The wheels seemed to come off in this one, and the Nats played like a flat tire with poor at-bats, key error, reliever meltdowns, double-steals, passed ball, crossed-up pitches, etc. Max Scherzer did all he could do in temperatures near 100°F on the field. But you aren’t going to win many games when you only score one run. The Nats got swept in 3 games by the Texas Rangers.
This is a team game, and when you are consistently leaning on your starters to win these games while going 7 or 8 innings with high pitch counts, you end up with what you saw today. Max Scherzer couldn’t save this game all by himself. According to the official f/x, the Profar walk was ball four that really ended Scherzer’s day, and the Nationals chances.
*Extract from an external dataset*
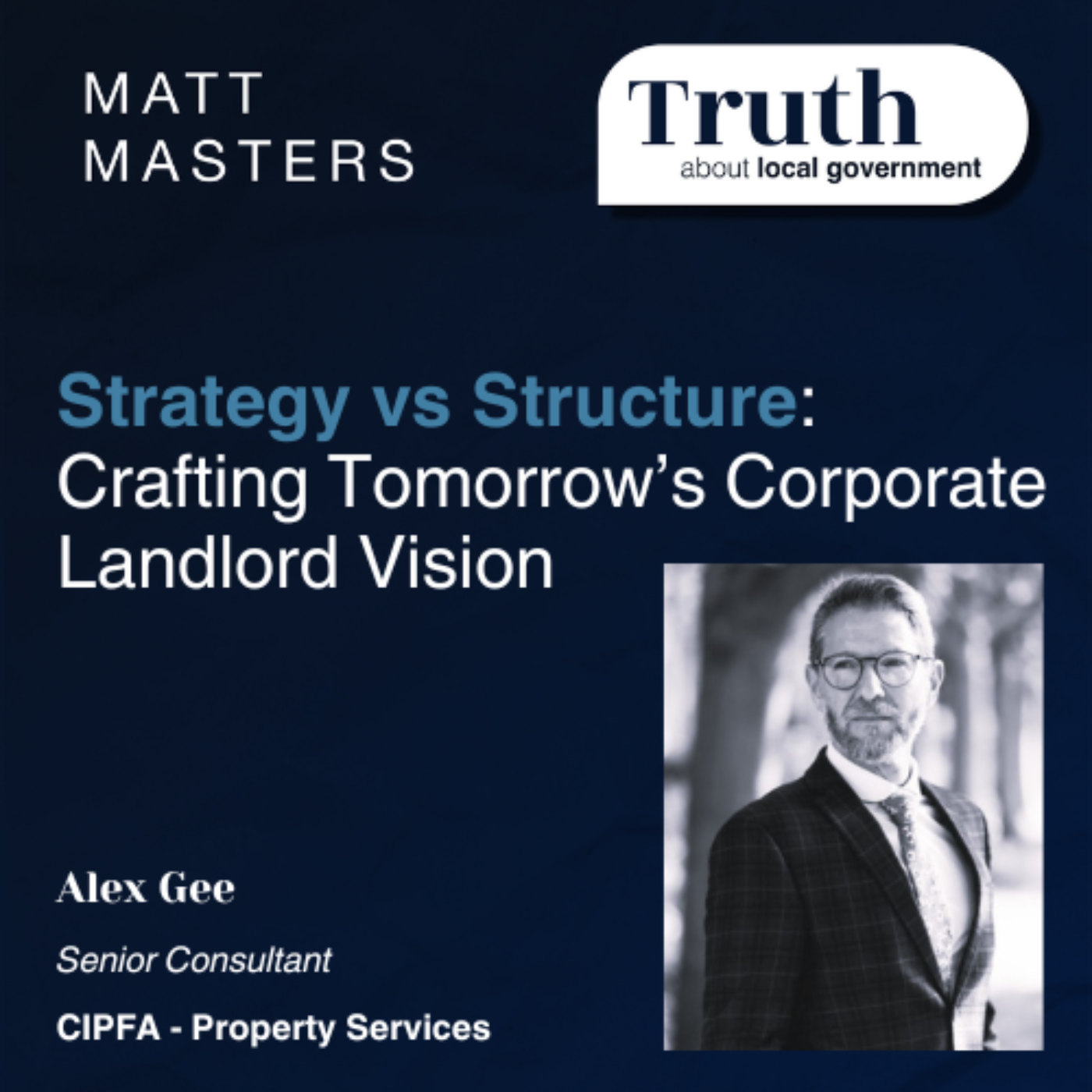 Strategy vs Structure: Crafting Tomorrow’s Corporate Landlord Vision with Alex Gee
The game had two highlights: 1) Brian Goodwin’s lead-off home run 2) Max Scherzer’s 2,000th career strikeout
Max Scherzer took a 1-1 tie into the 8th inning which was to nobody’s surprise that he was back out there for that 8th inning which unraveled quickly. Jurickson Profar is a .114 hitter—yes, a .114 hitter. How do you walk him? The answer is simple that Max Scherzer was out of gas as he went 109 pitches in the game.
Scherzer did get the leadoff groundout to start the 8th inning which was followed by a fielding error on Anthony Rendon then the walk to Profar followed by a double steal. Oliver Perez relieved Scherzer and walked Choo on 4 pitches to load the bases. Dusty Baker called on Blake Treinen for a Houdini act to get a doubleplay to end the inning. It was not meant to be as a run immediately scored on a passed ball on a fast ball when Matt Wieters thought he was getting a slider. Andrus promptly tripled home 2 runs and then Mazara hit a sacrifice fly to finish the scoring at 5-1.
There were many fails today, and Max Scherzer deserved better. Joe Blanton pitched a scoreless 9th inning in his first inning back from the DL.